Selected teams must carry out more detailed studies on the region of the old Serra Pelada, in Amapá; on the ancient massif in the Carajás Mountains, with their forested contours and cymes of meadows and local cacti in metallogenic soils; and on the rocky, aluminum-producing sectors found in the environs of Oriximiná.
1 Tabuleiros in Portuguese: land surfaces 20 to 50 meters high, usually with flat tops and not far from the coast.
2 Terras firmes in Portuguese. Literally "firm lands", that is, forested areas of Amazonia that are too high to be flooded during seasonal inundation.
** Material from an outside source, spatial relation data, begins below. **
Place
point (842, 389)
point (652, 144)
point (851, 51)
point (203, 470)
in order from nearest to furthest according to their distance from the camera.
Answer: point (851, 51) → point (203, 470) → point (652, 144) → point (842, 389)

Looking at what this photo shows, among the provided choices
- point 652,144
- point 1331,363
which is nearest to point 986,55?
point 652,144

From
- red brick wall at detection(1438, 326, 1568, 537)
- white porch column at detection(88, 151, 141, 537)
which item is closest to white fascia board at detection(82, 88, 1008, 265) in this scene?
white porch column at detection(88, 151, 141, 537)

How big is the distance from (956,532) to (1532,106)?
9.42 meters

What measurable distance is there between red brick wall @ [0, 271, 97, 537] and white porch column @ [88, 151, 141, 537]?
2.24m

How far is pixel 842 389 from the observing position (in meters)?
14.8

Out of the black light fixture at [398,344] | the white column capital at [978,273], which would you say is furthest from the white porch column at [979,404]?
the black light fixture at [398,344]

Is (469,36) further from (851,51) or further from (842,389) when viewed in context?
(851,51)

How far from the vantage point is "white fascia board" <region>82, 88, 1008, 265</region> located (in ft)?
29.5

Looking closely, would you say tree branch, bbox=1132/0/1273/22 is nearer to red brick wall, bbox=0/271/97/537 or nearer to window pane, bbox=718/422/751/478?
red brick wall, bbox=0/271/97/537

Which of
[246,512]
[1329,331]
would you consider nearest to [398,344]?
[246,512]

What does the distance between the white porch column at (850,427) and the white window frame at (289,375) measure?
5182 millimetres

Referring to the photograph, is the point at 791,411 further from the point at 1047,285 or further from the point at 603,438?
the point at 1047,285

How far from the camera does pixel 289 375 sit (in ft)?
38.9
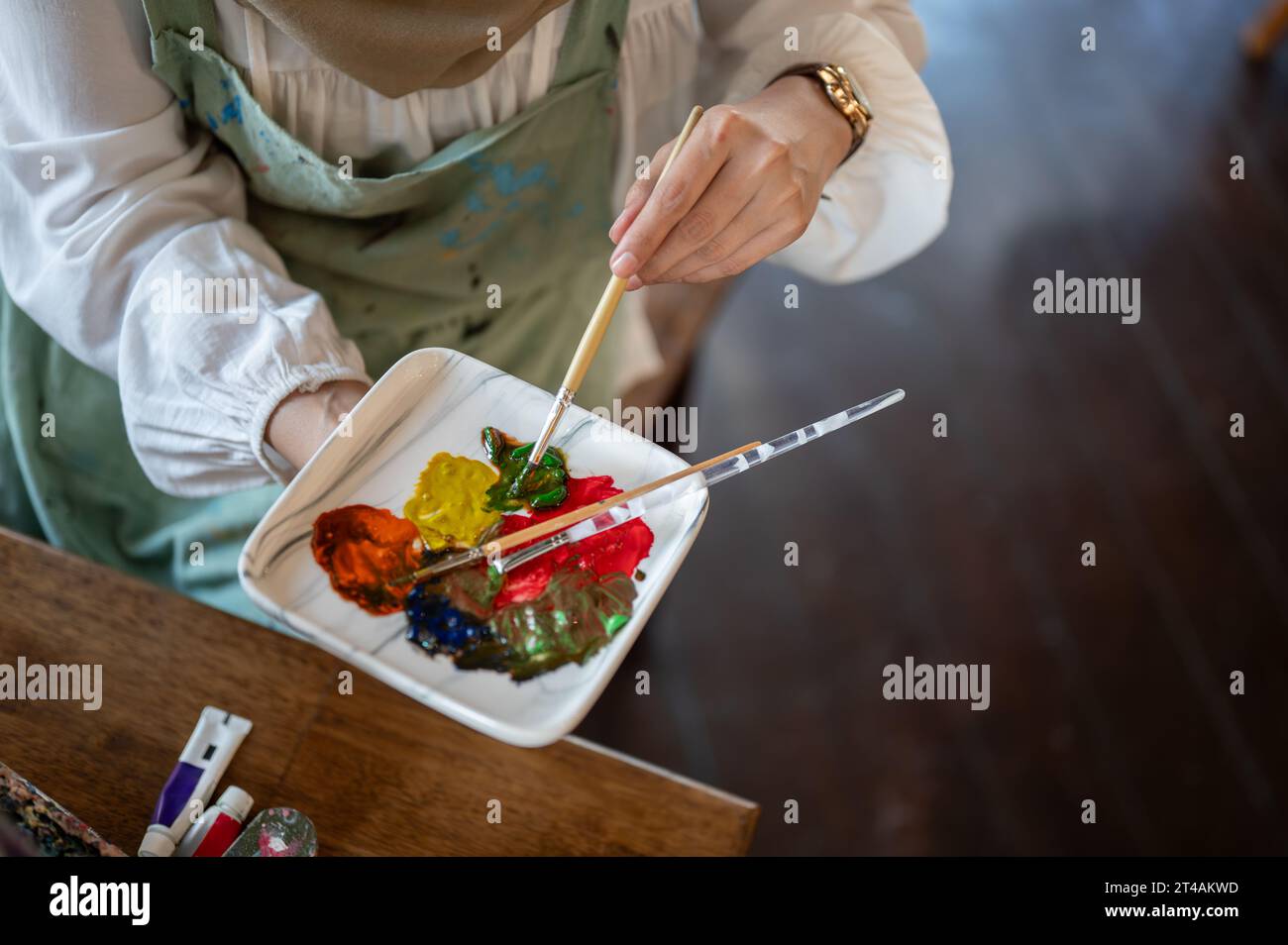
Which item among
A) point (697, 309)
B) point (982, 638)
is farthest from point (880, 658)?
point (697, 309)

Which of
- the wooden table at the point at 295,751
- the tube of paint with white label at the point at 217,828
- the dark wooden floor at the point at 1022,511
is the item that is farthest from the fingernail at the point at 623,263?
the dark wooden floor at the point at 1022,511

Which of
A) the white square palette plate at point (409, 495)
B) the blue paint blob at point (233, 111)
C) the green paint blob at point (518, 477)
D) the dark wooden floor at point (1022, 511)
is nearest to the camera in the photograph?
the white square palette plate at point (409, 495)

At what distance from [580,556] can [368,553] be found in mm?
149

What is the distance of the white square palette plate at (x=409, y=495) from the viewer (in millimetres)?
692

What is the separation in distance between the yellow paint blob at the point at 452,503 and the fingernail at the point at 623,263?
0.58ft

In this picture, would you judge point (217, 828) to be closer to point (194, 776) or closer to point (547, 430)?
point (194, 776)

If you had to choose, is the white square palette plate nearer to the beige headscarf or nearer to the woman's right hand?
the woman's right hand

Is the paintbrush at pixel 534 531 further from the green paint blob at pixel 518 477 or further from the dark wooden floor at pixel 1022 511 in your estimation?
the dark wooden floor at pixel 1022 511

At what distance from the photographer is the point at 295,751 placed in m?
0.79

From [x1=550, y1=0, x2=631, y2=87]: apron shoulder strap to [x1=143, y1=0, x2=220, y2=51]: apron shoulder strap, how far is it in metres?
0.29

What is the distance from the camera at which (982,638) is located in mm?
1758

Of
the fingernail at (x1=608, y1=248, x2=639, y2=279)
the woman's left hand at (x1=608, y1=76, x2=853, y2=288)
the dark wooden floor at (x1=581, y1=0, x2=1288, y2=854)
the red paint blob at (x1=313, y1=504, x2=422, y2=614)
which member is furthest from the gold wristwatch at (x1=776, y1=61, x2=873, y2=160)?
the dark wooden floor at (x1=581, y1=0, x2=1288, y2=854)

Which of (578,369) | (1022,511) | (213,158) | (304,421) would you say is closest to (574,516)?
(578,369)
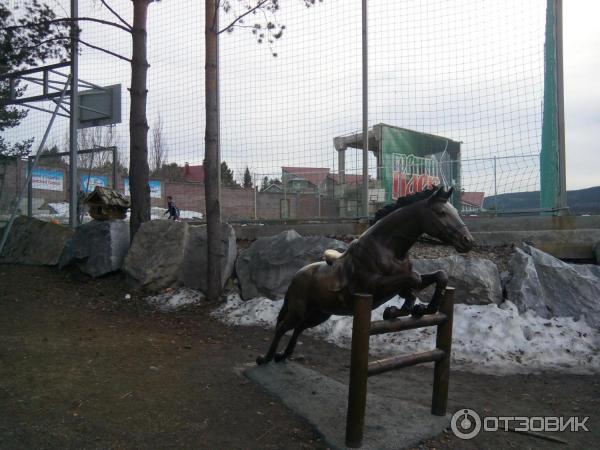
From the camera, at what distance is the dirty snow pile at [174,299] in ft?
23.0

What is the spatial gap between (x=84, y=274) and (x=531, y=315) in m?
7.14

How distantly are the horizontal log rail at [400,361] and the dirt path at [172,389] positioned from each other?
20.5 inches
3 Florestas de várzea in Portuguese. "Várzea" refers to areas of forested land that are regularly inundated by seasonal river floods. Typically, it refers to areas flooded by white water rivers, contrasted with areas flooded by black water rivers, which are called igapós.
4 Cerrado: open plain dotted with patches of dry, sparse but varied wooded vegetation (from tropical broadleaf woodlands to scrublands to savannas).
5 Cerradinho: cerrado unsuited for any type of agriculture.
6 Lavrado: a barren, desolate plain.
7 Campinarana: a meadow being taken over my thickets and trees.